During a prior visit on 7/20/2023, LPA Rico discovered the facility is providing care for four (4) bedridden residents which is not approved per the facilities license. During this visit, the facility was given a deficiency and a plan of correction to relocate four (4) bedridden residents.

During today’s visit, LPA discovered the facility has not relocated the three (3) bedridden residents. By continuing to provide care for the three (3) bedridden residents it poses an immediate health, safety, or personal rights risk to persons in care.

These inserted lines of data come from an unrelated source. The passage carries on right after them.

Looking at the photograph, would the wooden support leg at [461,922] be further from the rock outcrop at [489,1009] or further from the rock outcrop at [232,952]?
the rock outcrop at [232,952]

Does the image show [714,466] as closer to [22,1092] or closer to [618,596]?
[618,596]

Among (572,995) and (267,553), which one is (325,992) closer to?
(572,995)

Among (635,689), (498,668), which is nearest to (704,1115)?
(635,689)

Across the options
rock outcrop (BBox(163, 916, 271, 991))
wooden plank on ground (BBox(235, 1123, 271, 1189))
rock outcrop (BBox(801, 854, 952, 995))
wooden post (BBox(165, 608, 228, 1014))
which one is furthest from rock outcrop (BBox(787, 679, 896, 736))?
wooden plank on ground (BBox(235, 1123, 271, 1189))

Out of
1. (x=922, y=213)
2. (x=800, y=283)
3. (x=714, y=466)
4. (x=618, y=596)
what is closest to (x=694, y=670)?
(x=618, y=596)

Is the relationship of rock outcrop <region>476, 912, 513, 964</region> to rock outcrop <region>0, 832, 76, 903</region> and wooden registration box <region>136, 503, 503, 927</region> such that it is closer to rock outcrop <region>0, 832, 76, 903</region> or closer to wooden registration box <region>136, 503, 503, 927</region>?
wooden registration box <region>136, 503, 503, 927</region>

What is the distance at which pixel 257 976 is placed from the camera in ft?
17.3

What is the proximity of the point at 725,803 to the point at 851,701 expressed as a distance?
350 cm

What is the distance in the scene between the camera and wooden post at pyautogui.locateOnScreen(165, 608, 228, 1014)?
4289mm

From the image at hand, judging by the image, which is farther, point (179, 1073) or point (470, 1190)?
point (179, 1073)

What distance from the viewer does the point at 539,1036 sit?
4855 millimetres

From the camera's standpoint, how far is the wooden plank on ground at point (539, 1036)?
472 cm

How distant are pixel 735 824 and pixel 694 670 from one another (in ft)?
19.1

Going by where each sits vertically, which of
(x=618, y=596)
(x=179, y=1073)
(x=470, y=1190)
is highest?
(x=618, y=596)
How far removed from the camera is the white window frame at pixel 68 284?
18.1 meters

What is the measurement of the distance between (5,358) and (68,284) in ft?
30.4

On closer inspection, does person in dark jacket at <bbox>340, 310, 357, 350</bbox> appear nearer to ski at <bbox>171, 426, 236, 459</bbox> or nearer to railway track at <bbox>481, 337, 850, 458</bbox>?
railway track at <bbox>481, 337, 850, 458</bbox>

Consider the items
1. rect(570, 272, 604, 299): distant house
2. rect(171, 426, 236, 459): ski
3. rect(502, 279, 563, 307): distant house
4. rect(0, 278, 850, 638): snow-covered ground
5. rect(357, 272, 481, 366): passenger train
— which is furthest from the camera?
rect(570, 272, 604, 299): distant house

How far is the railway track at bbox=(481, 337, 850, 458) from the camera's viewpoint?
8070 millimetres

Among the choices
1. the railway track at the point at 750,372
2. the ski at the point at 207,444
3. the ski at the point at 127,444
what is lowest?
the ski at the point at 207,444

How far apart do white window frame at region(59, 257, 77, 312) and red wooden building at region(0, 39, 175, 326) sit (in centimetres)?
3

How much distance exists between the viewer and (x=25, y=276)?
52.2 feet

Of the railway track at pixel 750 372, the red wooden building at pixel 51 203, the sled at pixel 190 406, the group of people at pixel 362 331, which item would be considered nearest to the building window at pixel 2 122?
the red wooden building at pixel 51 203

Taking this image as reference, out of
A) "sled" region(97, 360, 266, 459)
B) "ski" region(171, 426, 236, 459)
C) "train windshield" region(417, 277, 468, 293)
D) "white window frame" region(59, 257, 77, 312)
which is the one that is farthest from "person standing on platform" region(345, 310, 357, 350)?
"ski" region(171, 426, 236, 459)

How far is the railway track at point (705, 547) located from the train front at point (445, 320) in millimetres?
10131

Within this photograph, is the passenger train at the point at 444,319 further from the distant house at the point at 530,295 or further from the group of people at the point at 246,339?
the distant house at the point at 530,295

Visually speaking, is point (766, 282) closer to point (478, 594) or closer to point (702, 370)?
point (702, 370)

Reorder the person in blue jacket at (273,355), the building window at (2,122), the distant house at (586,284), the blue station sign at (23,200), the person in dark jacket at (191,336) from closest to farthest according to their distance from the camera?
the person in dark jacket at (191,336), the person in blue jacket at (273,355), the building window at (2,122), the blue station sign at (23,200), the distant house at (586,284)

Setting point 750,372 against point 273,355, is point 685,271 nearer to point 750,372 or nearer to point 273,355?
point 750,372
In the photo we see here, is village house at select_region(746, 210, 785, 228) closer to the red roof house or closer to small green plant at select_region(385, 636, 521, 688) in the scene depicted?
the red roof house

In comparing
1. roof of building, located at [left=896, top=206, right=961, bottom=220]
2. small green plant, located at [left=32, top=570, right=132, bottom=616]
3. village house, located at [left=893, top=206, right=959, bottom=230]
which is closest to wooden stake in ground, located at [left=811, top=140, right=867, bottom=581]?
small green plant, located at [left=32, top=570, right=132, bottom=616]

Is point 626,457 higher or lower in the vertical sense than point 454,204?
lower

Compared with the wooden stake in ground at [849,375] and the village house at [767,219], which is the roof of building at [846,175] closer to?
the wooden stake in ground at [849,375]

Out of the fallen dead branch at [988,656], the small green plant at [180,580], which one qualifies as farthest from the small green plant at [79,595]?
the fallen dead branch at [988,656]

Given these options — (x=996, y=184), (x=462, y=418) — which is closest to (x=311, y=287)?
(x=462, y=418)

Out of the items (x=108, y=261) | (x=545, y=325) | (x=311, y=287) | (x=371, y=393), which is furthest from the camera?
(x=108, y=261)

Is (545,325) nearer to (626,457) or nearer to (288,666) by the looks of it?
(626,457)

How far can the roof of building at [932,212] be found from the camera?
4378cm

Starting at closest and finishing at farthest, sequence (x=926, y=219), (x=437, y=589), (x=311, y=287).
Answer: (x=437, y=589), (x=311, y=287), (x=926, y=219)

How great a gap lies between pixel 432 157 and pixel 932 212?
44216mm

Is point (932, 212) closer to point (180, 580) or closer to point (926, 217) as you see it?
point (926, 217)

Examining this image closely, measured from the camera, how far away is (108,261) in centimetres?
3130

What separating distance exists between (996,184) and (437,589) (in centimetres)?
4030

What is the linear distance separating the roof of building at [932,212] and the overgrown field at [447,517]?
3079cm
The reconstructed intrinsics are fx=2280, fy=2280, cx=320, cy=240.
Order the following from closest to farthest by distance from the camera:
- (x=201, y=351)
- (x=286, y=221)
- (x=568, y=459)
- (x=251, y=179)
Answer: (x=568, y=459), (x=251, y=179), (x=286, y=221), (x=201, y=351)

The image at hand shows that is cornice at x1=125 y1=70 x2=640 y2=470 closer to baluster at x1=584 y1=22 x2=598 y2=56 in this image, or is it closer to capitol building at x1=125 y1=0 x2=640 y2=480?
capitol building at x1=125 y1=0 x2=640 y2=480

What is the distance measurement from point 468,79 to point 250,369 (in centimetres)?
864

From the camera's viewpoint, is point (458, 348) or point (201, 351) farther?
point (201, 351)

Based on observations today, a civil penalty in the amount of $800 dollars will be issued for failure to correct the violation within a specified length of time that result in a civil penalty. The facility will be issued one (1) civil penalty per Title 22, Division 6, of the California Code of Regulations,

An exit interview was conducted, and this report (LIC809) was discussed and provided to, Administrator Courtney Barreto along with a copy of LIC42FC, and the appeal rights.

SUPERVISOR'S NAME: Efren MalagonTELEPHONE: (951) 248-0337
LICENSING EVALUATOR NAME: Mary RicoTELEPHONE: (951) 248-0293
LICENSING EVALUATOR SIGNATURE:
DATE: 07/28/2023
I acknowledge receipt of this form and understand my licensing appeal rights as explained and received.
FACILITY REPRESENTATIVE SIGNATURE:
DATE: 07/28/2023
This report must be available at Child Care and Group Home facilities for public review for 3 years.